Javier Marías[1]
Los marinos son gente acostumbrada a no moverse de un único espacio al
que acechan peligros y adversidades
En estos tiempos coronarios, los
periodistas se han vuelto hacia los escritores -en particular los novelistas-,
como a gente acostumbrada a largos confinamientos relativos, y de paso les han
preguntado qué
obras recomendarían en las actuales circunstancias. Es verdad: cuando
escribimos una novela, sobre todo si es extensa, pasamos meses y años durante
los cuales buena parte de nuestras jornadas transcurren en soledad, silencio y
considerable quietud. Claro que nuestras cabezas no paran, están en ebullición
también en las horas “libres”: desde un rincón de la mente seguimos rumiando
cómo enfrentarnos a la página o páginas que vendrán. La mayor sensación de
estar recluido, sin embargo, no la he tenido mientras escribía algo propio,
sino cuando traducía, hace ya mucho. Para mí esta actividad desdeñada es tan
creativa como la escritura, y puede que en ella haya alcanzado más altos
niveles de concentración, y acaso de satisfacción. Cuando uno inventa, tiene a
mano todas las posibilidades y toma todas las decisiones. Cada hoja está en
blanco, y en ocasiones uno no sabe cómo continuar: se detiene, vacila, piensa,
incluso remolonea, esa página nunca nos mete prisa. En una traducción, en
cambio, cada página está llena de lo que otro, a menudo mejor, concibió en otra
lengua; sabemos desde el primer momento cuál es la extensión del libro, y en
cierto sentido nos apremia a ocuparnos de él, a reescribirlo en nuestro idioma
y posibilitar que muchos más lo puedan disfrutar. Yo traduje obras de los
siglos XVII y XVIII, y pensaba que ya habían esperado bastante para llegar al
lector en español. Quizá el contento por acabarlas de manera digna, de
proporcionarles una versión aceptable en mi lengua, que no desmereciera
demasiado de la original, ha sido mayor que el procurado por la conclusión de
cualquier novela mía. Sobre éstas no puedo juzgar; sobre el resultado de una
traducción, bastante más, porque conozco el modelo con el que se debe comparar.

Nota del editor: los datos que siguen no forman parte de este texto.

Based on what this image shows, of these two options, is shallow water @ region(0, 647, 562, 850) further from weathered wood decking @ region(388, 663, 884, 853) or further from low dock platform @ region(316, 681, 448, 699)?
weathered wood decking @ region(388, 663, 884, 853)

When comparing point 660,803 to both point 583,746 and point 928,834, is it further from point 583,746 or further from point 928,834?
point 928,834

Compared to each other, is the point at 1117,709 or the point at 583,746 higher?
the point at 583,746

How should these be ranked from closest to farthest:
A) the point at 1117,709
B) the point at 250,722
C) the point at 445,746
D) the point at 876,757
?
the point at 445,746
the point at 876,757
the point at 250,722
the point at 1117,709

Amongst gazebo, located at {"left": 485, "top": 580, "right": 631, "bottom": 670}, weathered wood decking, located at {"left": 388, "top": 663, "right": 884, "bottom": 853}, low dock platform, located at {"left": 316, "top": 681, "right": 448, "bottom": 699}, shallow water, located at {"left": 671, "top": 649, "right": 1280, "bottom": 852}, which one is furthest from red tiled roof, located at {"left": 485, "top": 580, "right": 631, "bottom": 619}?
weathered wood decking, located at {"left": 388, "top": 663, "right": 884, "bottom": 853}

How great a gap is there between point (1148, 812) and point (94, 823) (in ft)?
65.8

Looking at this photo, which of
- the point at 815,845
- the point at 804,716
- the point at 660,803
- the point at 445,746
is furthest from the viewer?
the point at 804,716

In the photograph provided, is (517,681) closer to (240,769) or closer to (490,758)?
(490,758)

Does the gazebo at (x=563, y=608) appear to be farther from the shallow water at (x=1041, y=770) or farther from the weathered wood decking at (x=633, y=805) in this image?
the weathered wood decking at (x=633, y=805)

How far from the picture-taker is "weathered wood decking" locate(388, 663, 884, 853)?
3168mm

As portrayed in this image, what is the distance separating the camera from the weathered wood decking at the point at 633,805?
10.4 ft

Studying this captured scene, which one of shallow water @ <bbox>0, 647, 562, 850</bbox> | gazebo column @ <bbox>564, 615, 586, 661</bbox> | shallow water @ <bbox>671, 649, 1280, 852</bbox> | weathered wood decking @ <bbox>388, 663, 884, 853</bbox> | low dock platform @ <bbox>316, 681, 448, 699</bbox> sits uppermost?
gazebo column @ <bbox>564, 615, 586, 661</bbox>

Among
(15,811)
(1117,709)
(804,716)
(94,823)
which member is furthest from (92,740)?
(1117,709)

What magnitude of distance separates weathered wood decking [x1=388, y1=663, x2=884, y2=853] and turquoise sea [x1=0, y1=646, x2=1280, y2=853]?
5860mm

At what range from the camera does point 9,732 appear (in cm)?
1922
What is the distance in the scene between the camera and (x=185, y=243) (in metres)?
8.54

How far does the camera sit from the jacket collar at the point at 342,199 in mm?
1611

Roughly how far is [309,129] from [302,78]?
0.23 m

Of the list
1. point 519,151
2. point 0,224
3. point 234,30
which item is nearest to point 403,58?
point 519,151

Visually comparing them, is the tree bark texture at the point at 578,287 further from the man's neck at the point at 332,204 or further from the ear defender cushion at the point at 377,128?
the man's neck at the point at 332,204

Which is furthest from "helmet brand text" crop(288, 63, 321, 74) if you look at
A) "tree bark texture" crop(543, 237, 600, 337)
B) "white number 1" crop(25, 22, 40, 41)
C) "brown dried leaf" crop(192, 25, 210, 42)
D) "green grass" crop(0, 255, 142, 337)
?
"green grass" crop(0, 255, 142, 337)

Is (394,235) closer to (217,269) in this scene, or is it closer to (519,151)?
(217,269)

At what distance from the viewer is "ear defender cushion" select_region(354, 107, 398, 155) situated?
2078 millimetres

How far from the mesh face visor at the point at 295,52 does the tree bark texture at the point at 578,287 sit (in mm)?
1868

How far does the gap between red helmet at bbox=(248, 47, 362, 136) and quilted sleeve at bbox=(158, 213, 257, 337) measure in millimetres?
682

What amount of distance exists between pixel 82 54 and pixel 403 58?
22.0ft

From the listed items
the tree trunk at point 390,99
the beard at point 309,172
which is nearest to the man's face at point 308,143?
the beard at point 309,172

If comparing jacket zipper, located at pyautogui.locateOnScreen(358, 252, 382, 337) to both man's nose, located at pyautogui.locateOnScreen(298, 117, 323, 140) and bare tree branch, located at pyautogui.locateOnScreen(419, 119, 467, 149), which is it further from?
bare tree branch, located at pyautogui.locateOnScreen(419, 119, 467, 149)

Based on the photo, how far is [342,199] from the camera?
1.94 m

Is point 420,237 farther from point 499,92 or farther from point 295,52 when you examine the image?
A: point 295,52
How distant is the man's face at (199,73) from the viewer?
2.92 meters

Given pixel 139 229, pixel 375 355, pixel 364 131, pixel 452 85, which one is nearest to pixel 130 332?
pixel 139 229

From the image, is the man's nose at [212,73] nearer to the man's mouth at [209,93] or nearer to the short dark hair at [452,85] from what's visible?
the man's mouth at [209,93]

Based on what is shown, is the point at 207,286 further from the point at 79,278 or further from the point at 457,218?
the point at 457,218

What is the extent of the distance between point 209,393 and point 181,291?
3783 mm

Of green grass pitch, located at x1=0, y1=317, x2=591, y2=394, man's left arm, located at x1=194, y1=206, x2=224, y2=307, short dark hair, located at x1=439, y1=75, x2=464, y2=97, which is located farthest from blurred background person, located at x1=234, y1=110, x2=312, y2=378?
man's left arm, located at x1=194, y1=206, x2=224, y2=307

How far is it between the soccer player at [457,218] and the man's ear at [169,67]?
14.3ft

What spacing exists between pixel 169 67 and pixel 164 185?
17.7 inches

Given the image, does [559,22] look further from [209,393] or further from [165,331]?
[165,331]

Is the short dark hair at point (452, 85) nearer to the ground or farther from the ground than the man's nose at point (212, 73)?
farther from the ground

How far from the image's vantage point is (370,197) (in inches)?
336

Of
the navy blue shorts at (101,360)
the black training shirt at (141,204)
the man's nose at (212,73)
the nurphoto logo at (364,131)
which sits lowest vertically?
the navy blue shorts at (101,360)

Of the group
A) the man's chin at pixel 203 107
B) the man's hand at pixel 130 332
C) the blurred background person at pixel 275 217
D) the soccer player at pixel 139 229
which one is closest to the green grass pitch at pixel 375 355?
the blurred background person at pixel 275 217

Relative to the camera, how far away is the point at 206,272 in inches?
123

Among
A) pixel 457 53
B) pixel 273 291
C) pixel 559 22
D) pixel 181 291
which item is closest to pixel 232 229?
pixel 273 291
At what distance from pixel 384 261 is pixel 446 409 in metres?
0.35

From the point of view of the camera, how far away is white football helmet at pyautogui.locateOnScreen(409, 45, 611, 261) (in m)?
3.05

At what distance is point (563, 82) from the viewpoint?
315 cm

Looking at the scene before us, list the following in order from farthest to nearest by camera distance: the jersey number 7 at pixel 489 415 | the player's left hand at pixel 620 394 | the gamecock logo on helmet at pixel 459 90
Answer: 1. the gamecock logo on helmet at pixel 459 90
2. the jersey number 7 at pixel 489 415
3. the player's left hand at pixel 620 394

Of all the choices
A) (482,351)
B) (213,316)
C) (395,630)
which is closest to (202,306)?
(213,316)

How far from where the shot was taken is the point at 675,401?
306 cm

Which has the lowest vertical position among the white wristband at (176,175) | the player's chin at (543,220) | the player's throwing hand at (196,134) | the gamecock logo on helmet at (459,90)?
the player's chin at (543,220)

Nadie en mi país me ha preguntado
por los libros que recomendaría ahora, pero sí en Francia y en Grecia, y allí
he respondido que desde luego no La
peste ni La montaña mágica ni Los novios de Manzoni ni a Defoe ni
siquiera el Decamerón -muy
aconsejados por otros colegas-, porque, por uno u otro concepto, nos remiten a
la situación real, y ya tenemos suficiente con esta realidad monotemática. Me
he inclinado por dos obras que traduje hace largo tiempo y que me “confinaron” del modo descrito. Una es
una de las mejores de Joseph
Conrad -lo cual es como decir de la historia de la literatura- y no es una
novela, sino sus recuerdos y reflexiones sobre la vida marinera que llevó antes
de atreverse a empuñar la pluma. El
espejo del mar, de 1906, lo paladean enormemente los aficionados a navegar,
pero creo que también cualquiera que jamás haya zarpado en una embarcación. Y
encierra enseñanzas sobre cómo sobrellevar los prolongados encierros en los
veleros decimonónicos: los marinos sí que son gente acostumbrada a no moverse
de un único espacio al que acechan peligros y adversidades.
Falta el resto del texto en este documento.